No sólo se ha detectado la falsificación, sino que el Gran Falsificador, en los Estados Unidos el Sistema de la Reserva Federal, en lugar de ser vilipendiado como ladrón y destructor masivo, es aclamado y celebrado como el sabio manipulador y gobernador de nuestra «macroeconomía», la agencia en la que confiamos para mantenernos fuera de las recesiones e inflaciones, y con la que contamos para determinar los tipos de interés, los precios del capital y el empleo. En lugar de ser habitualmente acribillado con tomates y huevos podridos, el presidente de la Junta de la Reserva Federal, sea quien sea, ya sea el imponente Paul Volcker o el búho Alan Greenspan, es universalmente aclamado como el Sr. Indispensable del sistema económico y financiero.

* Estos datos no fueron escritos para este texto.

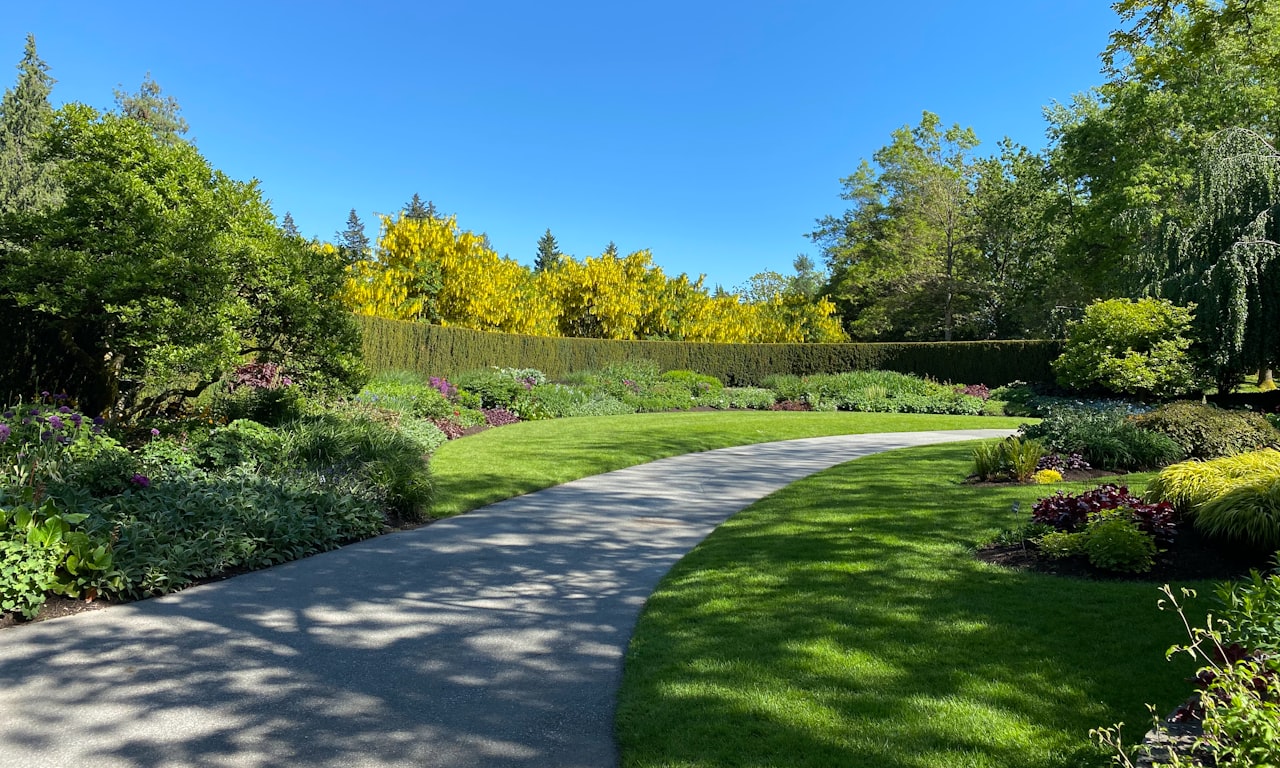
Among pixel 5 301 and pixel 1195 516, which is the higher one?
pixel 5 301

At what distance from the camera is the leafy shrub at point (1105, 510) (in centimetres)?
482

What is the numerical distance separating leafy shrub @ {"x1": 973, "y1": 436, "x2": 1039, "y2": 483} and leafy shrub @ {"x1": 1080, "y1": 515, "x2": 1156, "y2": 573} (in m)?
3.16

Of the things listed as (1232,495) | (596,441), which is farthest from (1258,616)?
(596,441)

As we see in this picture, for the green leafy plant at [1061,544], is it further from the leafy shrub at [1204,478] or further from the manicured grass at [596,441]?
the manicured grass at [596,441]

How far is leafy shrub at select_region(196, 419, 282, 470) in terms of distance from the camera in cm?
671

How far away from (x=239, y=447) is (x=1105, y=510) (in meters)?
7.34

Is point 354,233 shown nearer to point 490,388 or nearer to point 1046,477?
point 490,388

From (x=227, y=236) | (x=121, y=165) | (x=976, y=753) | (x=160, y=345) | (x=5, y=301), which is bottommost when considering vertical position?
(x=976, y=753)

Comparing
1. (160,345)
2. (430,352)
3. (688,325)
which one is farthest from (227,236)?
(688,325)

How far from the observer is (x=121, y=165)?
24.6 ft

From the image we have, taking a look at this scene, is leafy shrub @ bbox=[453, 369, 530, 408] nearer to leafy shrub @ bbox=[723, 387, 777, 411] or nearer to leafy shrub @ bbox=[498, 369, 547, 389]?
leafy shrub @ bbox=[498, 369, 547, 389]

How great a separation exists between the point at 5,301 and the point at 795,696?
8.59 m

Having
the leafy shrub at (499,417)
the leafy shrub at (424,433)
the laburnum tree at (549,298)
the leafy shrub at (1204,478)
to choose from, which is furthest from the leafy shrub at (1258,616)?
the laburnum tree at (549,298)

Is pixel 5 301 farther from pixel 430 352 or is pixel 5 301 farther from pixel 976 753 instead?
pixel 430 352
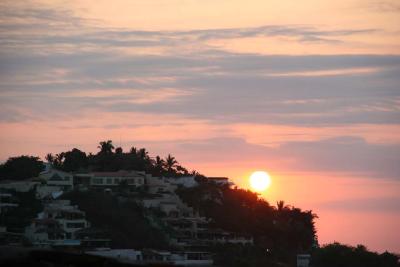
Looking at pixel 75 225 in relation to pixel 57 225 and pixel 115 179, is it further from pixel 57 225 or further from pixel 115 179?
pixel 115 179

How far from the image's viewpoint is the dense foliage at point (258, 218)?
414 feet

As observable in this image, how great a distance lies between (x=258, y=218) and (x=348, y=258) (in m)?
9.72

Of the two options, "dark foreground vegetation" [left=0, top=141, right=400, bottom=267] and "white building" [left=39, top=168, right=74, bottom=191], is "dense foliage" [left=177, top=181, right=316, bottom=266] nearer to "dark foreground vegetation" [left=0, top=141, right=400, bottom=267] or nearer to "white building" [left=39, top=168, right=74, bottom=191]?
"dark foreground vegetation" [left=0, top=141, right=400, bottom=267]

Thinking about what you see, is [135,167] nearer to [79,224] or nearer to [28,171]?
[28,171]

De hecho, la mejor manera de penetrar en los misterios del sistema monetario y bancario moderno es darse cuenta de que el gobierno y su banco central actúan precisamente como lo haría un Gran Falsificador, con efectos sociales y económicos muy similares. Hace muchos años, la revista New Yorker, en los días en que sus caricaturas todavía eran graciosas, publicó una caricatura de un grupo de falsificadores que miraban ansiosamente su imprenta mientras el primer billete de 10 dólares salía de la prensa. «Muchacho», dijo uno de los miembros del equipo, «el gasto minorista en el barrio está seguro de recibir una inyección en el brazo».
Y así fue. A medida que los falsificadores imprimen nuevo dinero, el gasto aumenta en cualquier cosa que los falsificadores deseen comprar: bienes personales al por menor para ellos mismos, así como préstamos y otros fines de «bienestar general» en el caso del gobierno. Pero la «prosperidad» resultante es falsa; todo lo que sucede es que más dinero puja por los recursos existentes, de modo que los precios suben. Además, los falsificadores y los primeros receptores del nuevo dinero quitan recursos a los pobres imbéciles que están al final de la fila para recibir el nuevo dinero, o que ni siquiera lo reciben.
El nuevo dinero inyectado en la economía tiene un inevitable efecto dominó; los primeros receptores del nuevo dinero gastan más y hacen subir los precios, mientras que los receptores posteriores o los que tienen ingresos fijos ven cómo los precios de los bienes que deben comprar aumentan inexplicablemente, mientras que sus propios ingresos se quedan atrás o permanecen igual. La inflación monetaria, en otras palabras, no sólo eleva los precios y destruye el valor de la unidad monetaria; también actúa como un gigantesco sistema de expropiación de los receptores tardíos por parte de los propios falsificadores y de los otros receptores tempranos. La expansión monetaria es un esquema masivo de redistribución oculta.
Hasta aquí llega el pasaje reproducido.